Remember the famous Flex Magazine training photos by Lund and articles by athletes featured in the photos?
In each magazine you’d read about the best exercises, sets and reps that almost guaranteed lightning fast results. Who can forget “Bigger biceps in 12 weeks” or “Add inches to your calves in 8 weeks?” And of course these articles and photos, although fascinating, in reality were somewhat confusing and contradicting due the fact that the athletes were all drastically different in their approach. High volume, low volume, free weights, machines. And it went on and on.

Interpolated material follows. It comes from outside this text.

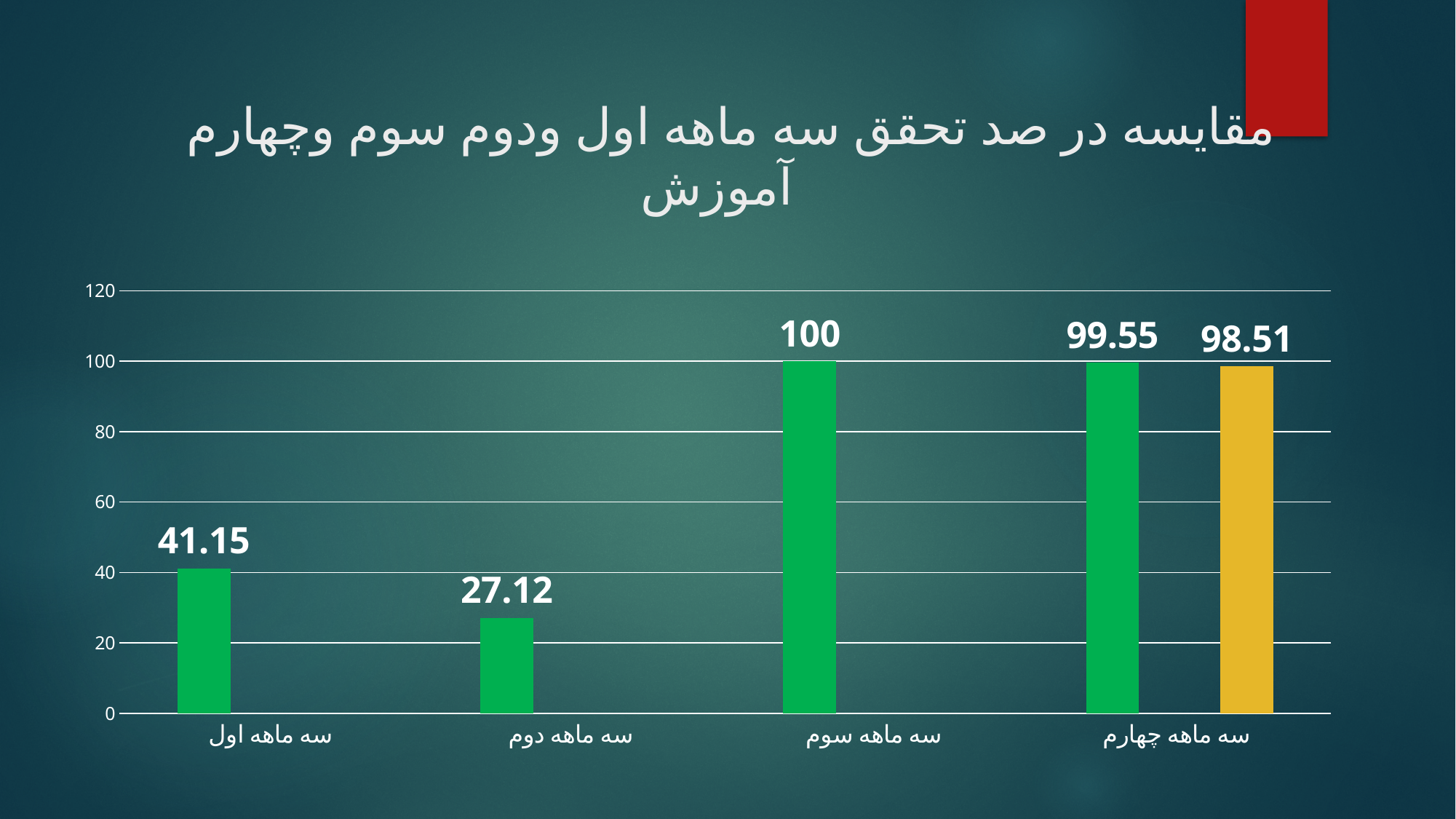
What is the value for سه ماهه سوم? 100 What is the value for سه ماهه دوم? 27.12 Which is larger, the value for سه ماهه اول or سه ماهه دوم? سه ماهه اول What kind of chart is shown on the slide? bar chart What is the difference between the values for سه ماهه اول and سه ماهه دوم? 14.03 What is the value shown on the yellow bar at the far right of the chart? 98.51 What is the value for سه ماهه اول? 41.15 Is the value for سه ماهه اول greater or less than 60? less Which labelled category has the highest value? سه ماهه سوم How many bars are plotted in the chart? 5 Which category has the lowest value? سه ماهه دوم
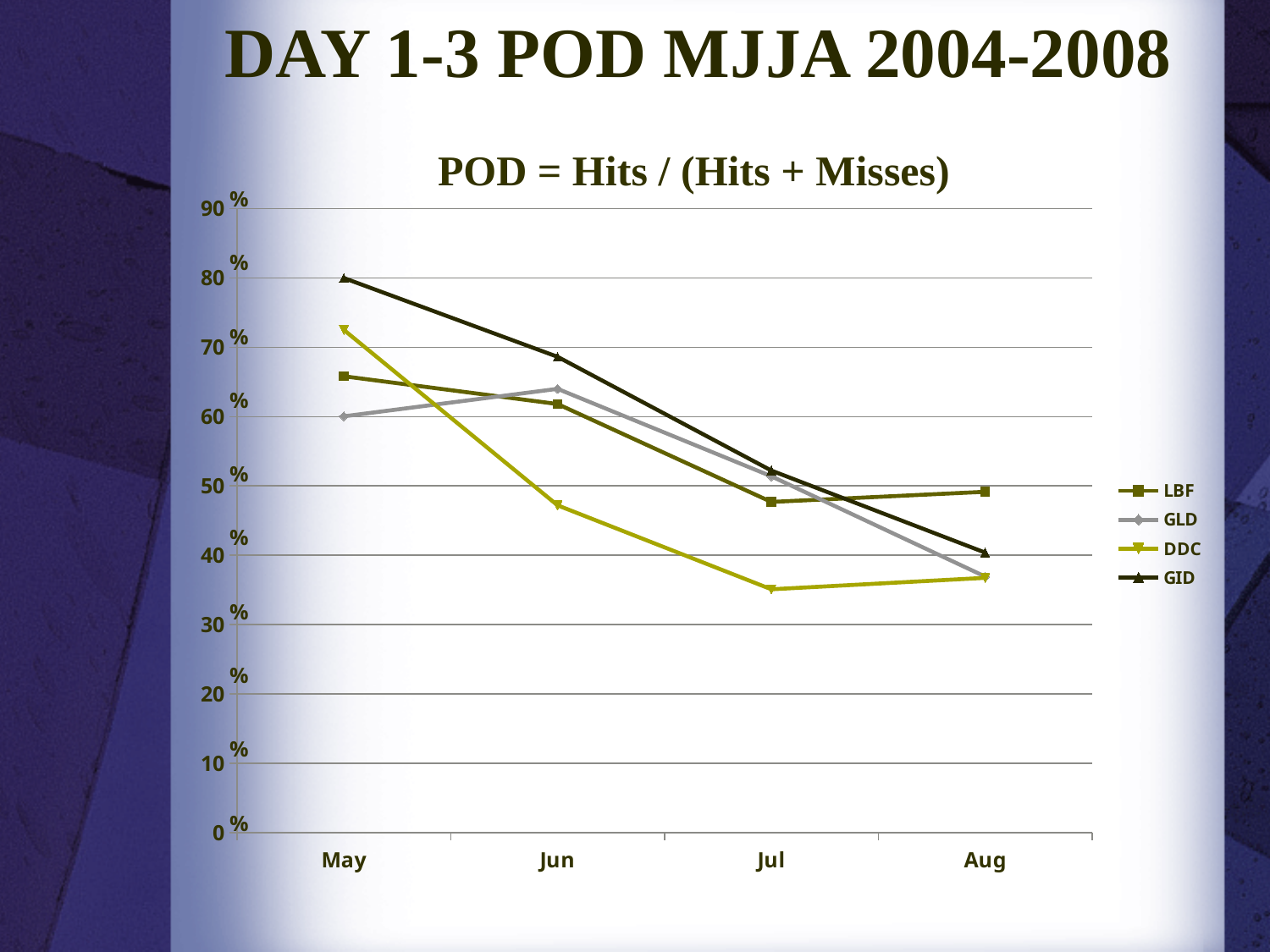
Which series has the lowest POD in Jul? DDC Which series has the highest POD in Aug? LBF How many months are shown along the x axis? 4 Is the value for LBF in Aug greater or less than 40%? greater Which series has the highest POD in May? GID How many series does the legend list? 4 In May, which is larger: the value for GID or the value for LBF? GID What kind of chart is shown on the slide? line chart Is the value for DDC in Jun greater or less than 50%? less What is the title shown above the chart? POD = Hits / (Hits + Misses) Is the value for GID in Jun greater or less than 60%? greater Does the GID line rise or fall from May to Aug? fall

Dorian Yates suggested one set per exercise, but when you watched him train he actually performed a few sets rather than one as he claimed. According to Dorian’s explanation when he was asked, he didn’t count the first 2-3 sets, as he referred to them as “warm up” sets. He also believed in low, heavy, intense, to failure reps for his “working” sets.
On the other hand, Ronnie Coleman believed in higher volume and reps in the range of 12-15. Jay Cutler was training in a very high volume style, using lots of various exercises per body part and with a rep range closer to Ronnie’s style, although with much better and controlled form, as Ronnie was often criticized for his less than stellar form. Arnold Schwarzenegger was probably doing even more, as he was training for hours at a time.
So here you have it. four Olympia Champions, all legends in bodybuilding, but each employing dramatically different approaches to training. Yet each reaching their maximum potential and becoming the world’s best, in the process beating some fierce competition who arguably worked just as hard.
So whose training style was the best?
The answer, as you might already suspect, is that there was no best. They were all right in their approach and have their amazing accomplishments to back up these facts.
In conclusion, it’s not about the right or wrong approach, it’s about the results, which in essence dictate your ultimate success. Without a shadow of a doubt you have to do your own research, ask questions from reliable, knowledgeable and experienced lifters, but at the end of the day, you must remember that we are all different and unique in our approach. And what might work for one person might not work for the other. Research, trial and error, as well as time are of absolute essence in order to find out what works best for you, and then once you do find it, give your absolute best, as it’s the only way to truly reach your maximum potential.